Colorado Politics

Mesa Sheriff’s office sues Polis, Weiser for ‘vague’ law banning police cooperation with ICE

Attorney General Phil Weiser (copy)

Mesa County Sheriff’s Office officials filed a federal lawsuit against Colorado Governor Jared Polis and Attorney General Phil Weiser earlier this month, claiming that being unable to cooperate with Immigration and Customs Enforcement impacts their ability to do their jobs and has kept their office from getting federal grants.

Sheriff Todd Rowell, Undersheriff Matthew King and Captain Curtis Brammer filed the complaint in U.S. District Court on Aug. 7 against Polis and Weiser, claiming that state laws barring state agencies and local government employees from cooperating with U.S. Immigration and Customs Enforcement is “unconstitutionally vague.”

The lawsuit comes about a month after Weiser filed a civil lawsuit against a Mesa County Sheriff’s Office deputy who tipped ICE off — via a routinely used multi-agency communications channel — to a college student who had overstayed her visa.

In announcing the July lawsuit, Weiser said it aims to require the deputy to “follow state laws that bar state agency and local government employees from cooperating with federal officials on immigration civil enforcement actions.”

Colorado Article 74 states that state agency employees can’t disclose identifying information that is not publicly available for the purpose of assisting ICE. 

The article’s “vagueness and lack of clarity” along with its “severe penalties and hardships for noncompliance” is confusing for law enforcement agencies and has resulted in Mesa County Sheriff’s Office losing federal grant funding, the lawsuit states. 

It also claims that the interruption in inter-agency cooperation has disrupted criminal investigations in Mesa County, including crimes like drug smuggling, child exploitation and major sex crimes.

Included in what makes the article “vague” are the definition is of “disclosing” or “making accessible” identifying information, the complaint says.
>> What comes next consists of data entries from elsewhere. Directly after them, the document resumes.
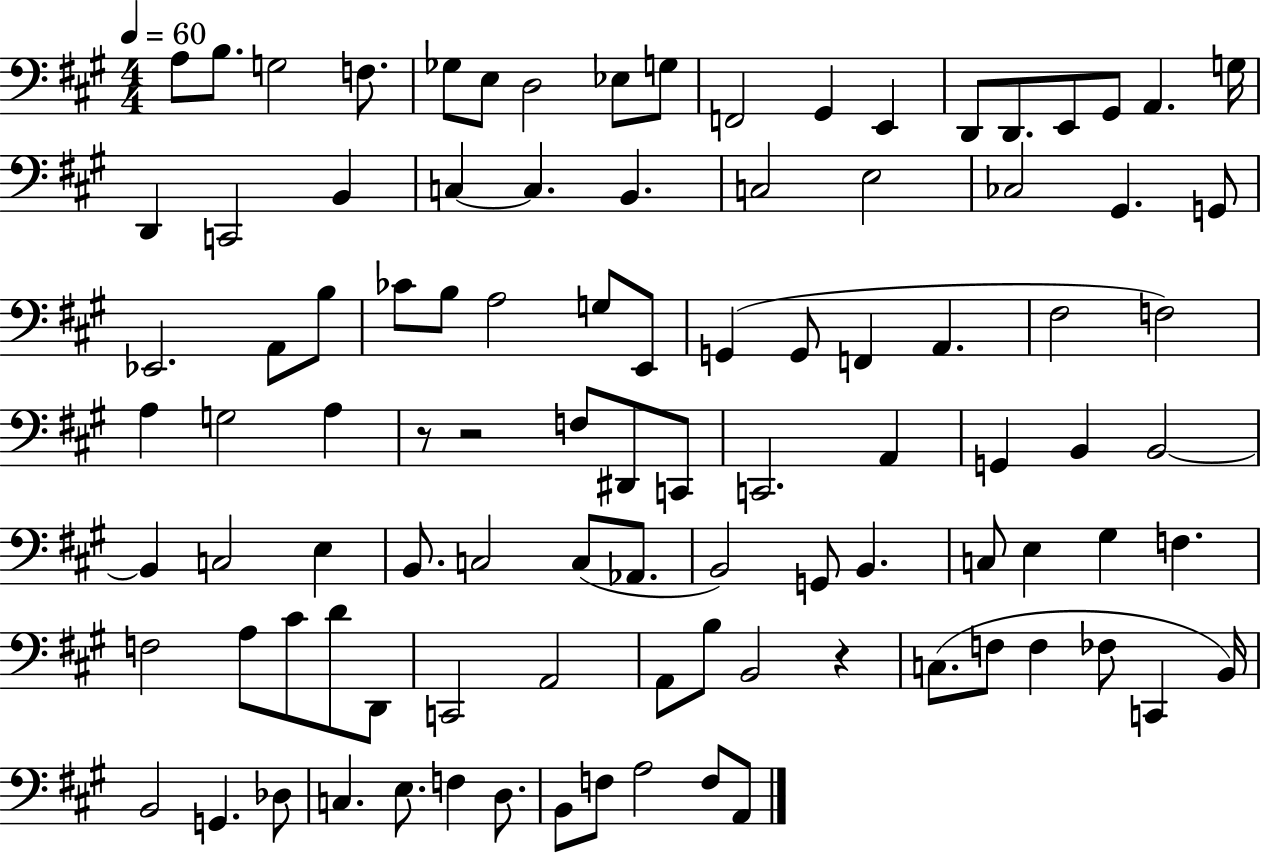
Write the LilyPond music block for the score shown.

{
  \clef bass
  \numericTimeSignature
  \time 4/4
  \key a \major
  \tempo 4 = 60
  a8 b8. g2 f8. | ges8 e8 d2 ees8 g8 | f,2 gis,4 e,4 | d,8 d,8. e,8 gis,8 a,4. g16 | \break d,4 c,2 b,4 | c4~~ c4. b,4. | c2 e2 | ces2 gis,4. g,8 | \break ees,2. a,8 b8 | ces'8 b8 a2 g8 e,8 | g,4( g,8 f,4 a,4. | fis2 f2) | \break a4 g2 a4 | r8 r2 f8 dis,8 c,8 | c,2. a,4 | g,4 b,4 b,2~~ | \break b,4 c2 e4 | b,8. c2 c8( aes,8. | b,2) g,8 b,4. | c8 e4 gis4 f4. | \break f2 a8 cis'8 d'8 d,8 | c,2 a,2 | a,8 b8 b,2 r4 | c8.( f8 f4 fes8 c,4 b,16) | \break b,2 g,4. des8 | c4. e8. f4 d8. | b,8 f8 a2 f8 a,8 | \bar "|."
}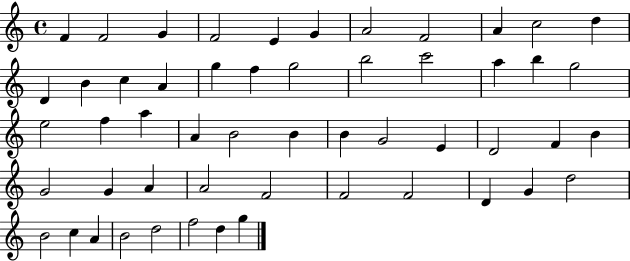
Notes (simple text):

F4/q F4/h G4/q F4/h E4/q G4/q A4/h F4/h A4/q C5/h D5/q D4/q B4/q C5/q A4/q G5/q F5/q G5/h B5/h C6/h A5/q B5/q G5/h E5/h F5/q A5/q A4/q B4/h B4/q B4/q G4/h E4/q D4/h F4/q B4/q G4/h G4/q A4/q A4/h F4/h F4/h F4/h D4/q G4/q D5/h B4/h C5/q A4/q B4/h D5/h F5/h D5/q G5/q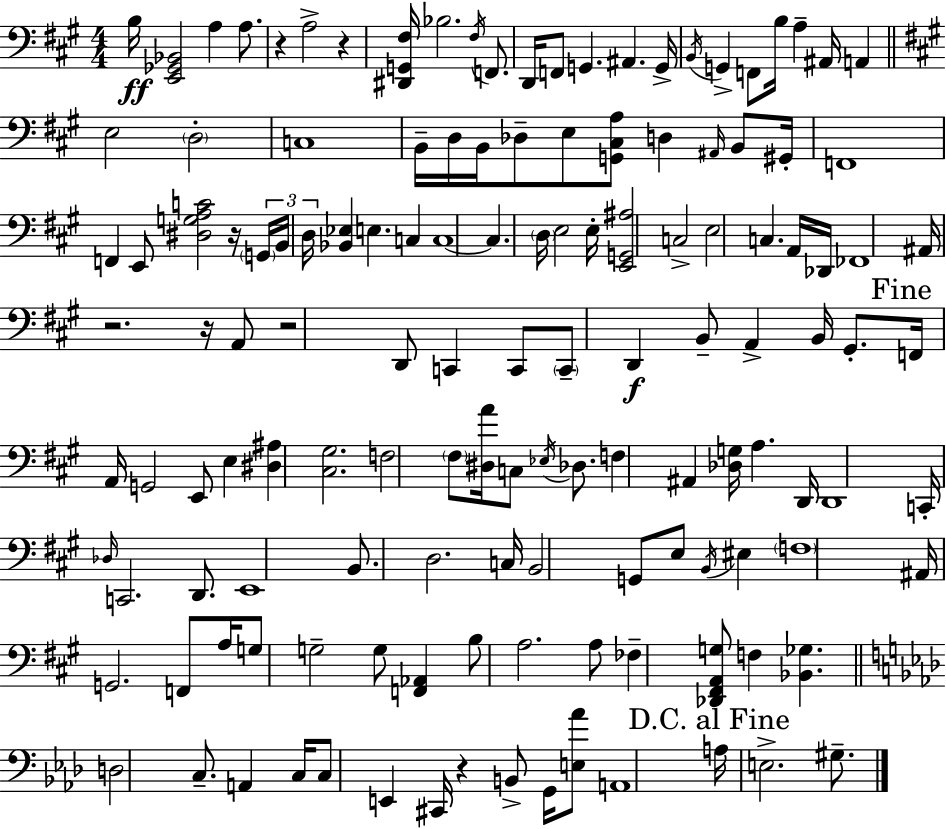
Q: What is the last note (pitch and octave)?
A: G#3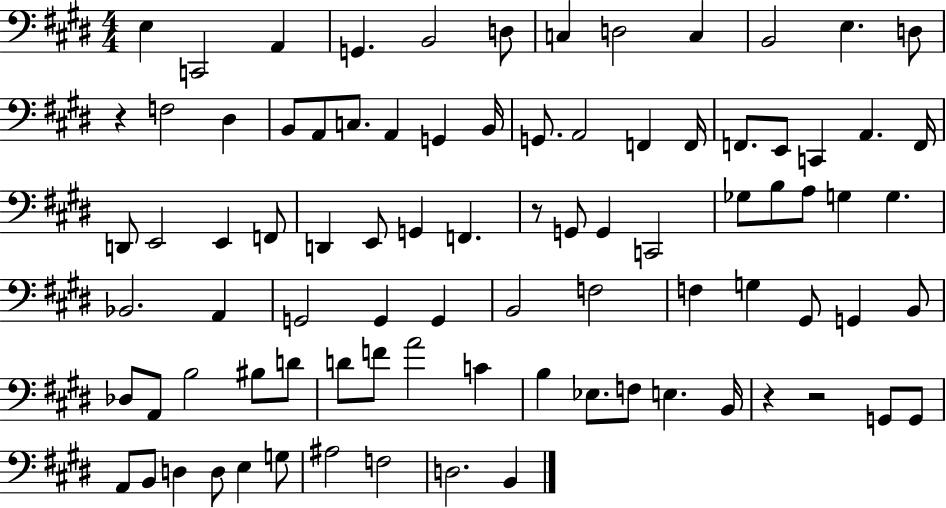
{
  \clef bass
  \numericTimeSignature
  \time 4/4
  \key e \major
  e4 c,2 a,4 | g,4. b,2 d8 | c4 d2 c4 | b,2 e4. d8 | \break r4 f2 dis4 | b,8 a,8 c8. a,4 g,4 b,16 | g,8. a,2 f,4 f,16 | f,8. e,8 c,4 a,4. f,16 | \break d,8 e,2 e,4 f,8 | d,4 e,8 g,4 f,4. | r8 g,8 g,4 c,2 | ges8 b8 a8 g4 g4. | \break bes,2. a,4 | g,2 g,4 g,4 | b,2 f2 | f4 g4 gis,8 g,4 b,8 | \break des8 a,8 b2 bis8 d'8 | d'8 f'8 a'2 c'4 | b4 ees8. f8 e4. b,16 | r4 r2 g,8 g,8 | \break a,8 b,8 d4 d8 e4 g8 | ais2 f2 | d2. b,4 | \bar "|."
}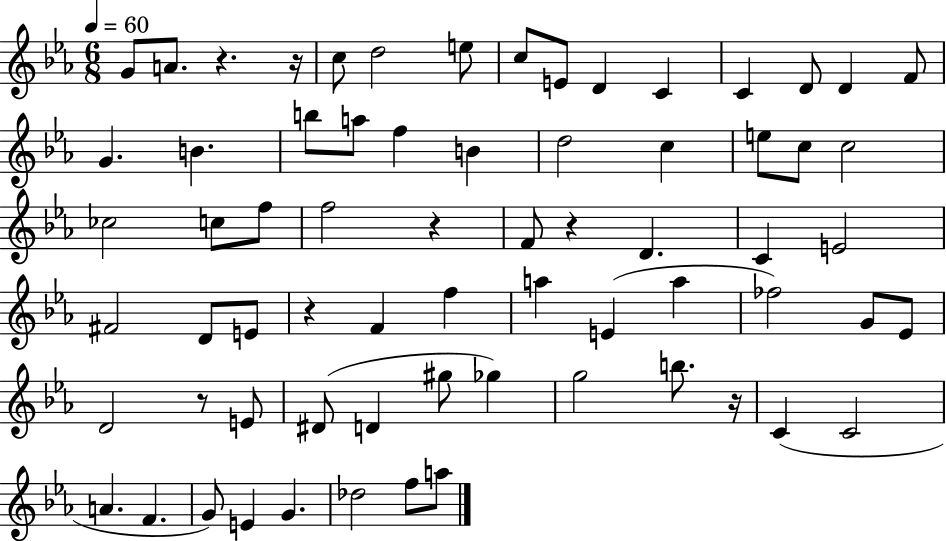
G4/e A4/e. R/q. R/s C5/e D5/h E5/e C5/e E4/e D4/q C4/q C4/q D4/e D4/q F4/e G4/q. B4/q. B5/e A5/e F5/q B4/q D5/h C5/q E5/e C5/e C5/h CES5/h C5/e F5/e F5/h R/q F4/e R/q D4/q. C4/q E4/h F#4/h D4/e E4/e R/q F4/q F5/q A5/q E4/q A5/q FES5/h G4/e Eb4/e D4/h R/e E4/e D#4/e D4/q G#5/e Gb5/q G5/h B5/e. R/s C4/q C4/h A4/q. F4/q. G4/e E4/q G4/q. Db5/h F5/e A5/e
Article 74 also doesn’t explain whether there is liability for an employee who discloses the information for purposes not related to ICE, but that later gets used by ICE. 

MCSO employees regularly put identifying information into databases for non-immigration purposes as part of their jobs, but the databases are accessible to federal law enforcement agencies, according to the lawsuit. 

The lawsuit asks the court to declare the state statute a violation of the due process clause of the 14th Amendment, stating that is it void due to its vagueness, or change the law so that employees can share identifying information in a criminal investigation or other circumstances, just not with the sole intent of working with ICE.

A spokesperson for Gov. Polis called the lawsuit “unfortunate” in a statement Monday. 

“Colorado law is clear that law enforcement does law enforcement and not federal civil immigration enforcement,” the spokesperson said. “The Department of Law has a responsibility to follow facts and defend and enforce state law. We’ll continue to take this duty seriously.”

Weiser’s office declined to comment on pending litigation, a spokesperson told The Denver Gazette Monday.